Ze waren meer bezig met dat ze offerden, dan waarom ze offerden. Zoals je soms meer bezig bent met dat je je sociale plicht hebt volbracht door een cadeau te geven, dan dat je dit cadeau geeft om de ander. Er is niets te zien van oprechte dankbaarheid voor Gods goedheid. Dat is wat hier gebeurde. De hemel en de aarde zijn niet meer verbonden. De oude tempeldienst ging niet meer om de relatie met God, maar om de sociale verplichtingen van mensen voor God.
En dan komt dit verhaal ineens een stuk dichterbij.

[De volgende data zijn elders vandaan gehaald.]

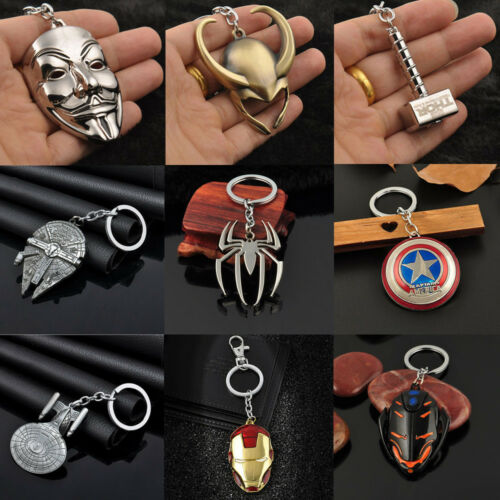 Retro Anime Figure The Avengers Marvel Character Keychain Keyring Car Keyfob 1PC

Mensen blijven mensen. Of ze toen leefden of nu. In je persoonlijke geloofsleven, maar ook in ons gezamenlijke geloofsleven hier in de kerk, kan het zomaar zijn dat we druk zijn met allemaal vrome dingen, maar dat het zijn doel mist. In plaats dat we de dingen doen om Gods goedheid uit te lichten, valt de nadruk op ons bezig-zijn. Er is vaak zoveel herrie in de kerk. Wat gaat het toch vaak om ons zelf.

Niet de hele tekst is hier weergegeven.